Companies in the Philippines are using satellite links to service computer systems in Europe. AMEX has centralised its European card services around Brighton, on the south coast of England, shedding several hundred jobs in other European locations.
But there is plenty of dissent over the impact of homeworking on our city centres - or even whether such a wholesale switch is likely. David Hunter, property investment director for Scottish Amicable and a major investor in UK city centres, believes the upsurge of discussion on teleworking is more a fashion than an indicator of lasting change. The attractions will pall once people realise they would earn less., he says.
"It is not necessarily more efficient for employers, as the cost of office occupation is not expensive - even in central London, otherwise tenants would not be signing leases today."
In provincial towns and cities, the cost of centralised offices is even less significant. And any savings would need to be set against the extra costs of communication and management of a dispersed workforce.
He points to relocation trends, often held up as a sign that firms have been fleeing London in droves. Yet the numbers involved represent only a small fraction of companies in the UK capital.
Technological advance will certainly affect work, but a lot of this has already happened via computers, faxes and mobile phones, and has not led to wholesale dispersal. Dislike of urban life has also been with us for centuries, and London has been miserable for years, says Mr Hunter, with the confidence of a Scottish investor.
Quality of buildings will change if employers are unable to recruit staff. But it can be even harder to get staff if tenants disperse to area where there are fewer facilities. Homeworking may also carry a rude awakening for staff looking for a better quality of life, adds John Whalley, property director at AMP Asset Management, an Australian-owned group with a growing UK investment base You don't get a better life being stuck in front of a computer screen at home, he says.
Underlying changes in the nature of work will also help protect city centres, says Hamish McRae, economic commentator for The Independent newspaper and author of The World in 2020, an eclectic look at the future which is understood to have caught President Clinton's eye when he visited the UK.
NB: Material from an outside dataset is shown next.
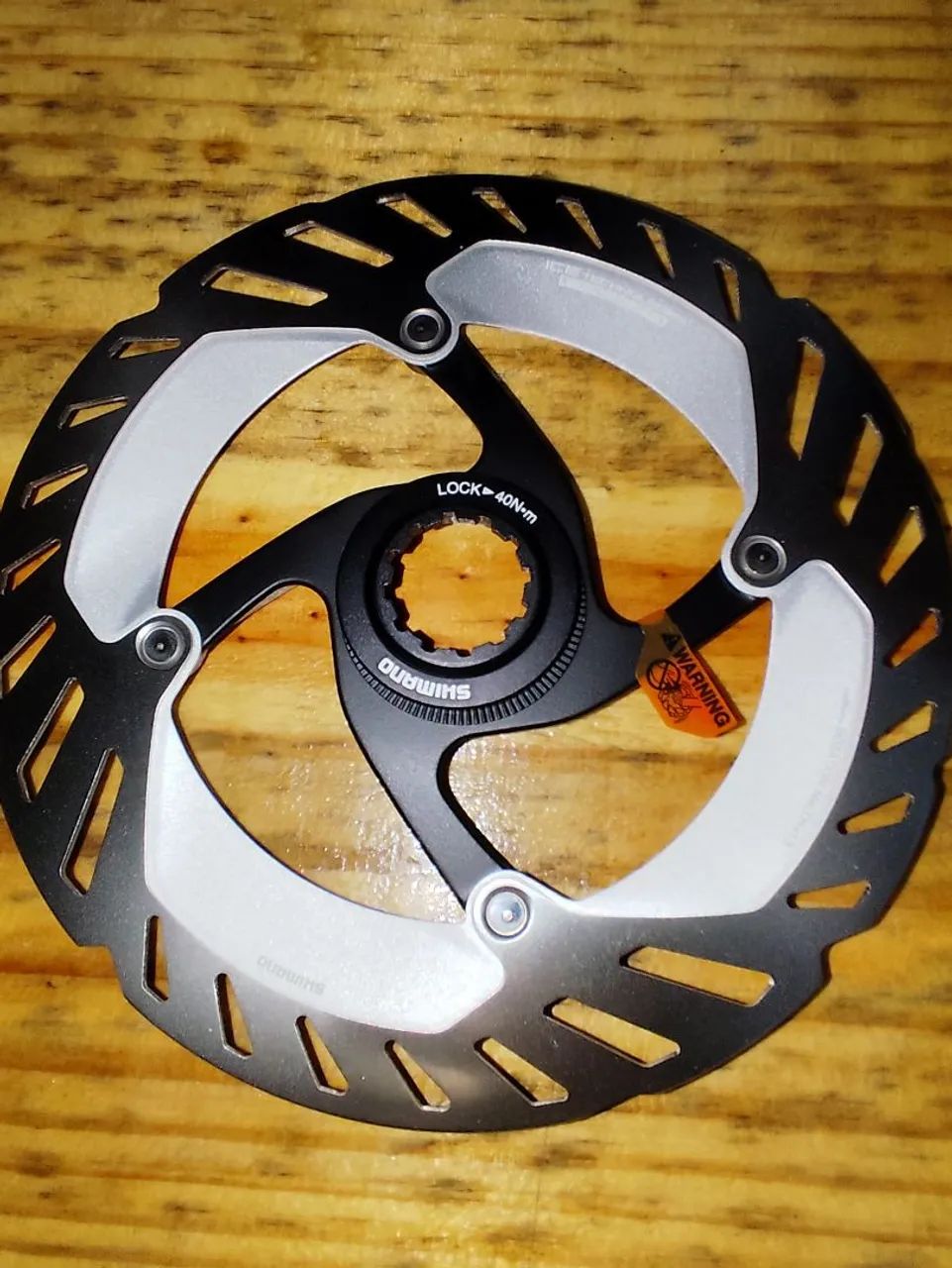 Rotor Shimano XT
McRae sees a return to a pattern similar to medieval craftsmen living over their workshops and more use of contract workers and freelances. But as new technology opens the floodgates to information, many workers will be experts, packaging those facts in a way businesses can digest.
While computers and modems mean they could do this job anywhere, they will probably need face-to-face contact to work with clients. Sales, marketing and senior management will also retain city centre locations, because much of their work is through semi-social interaction.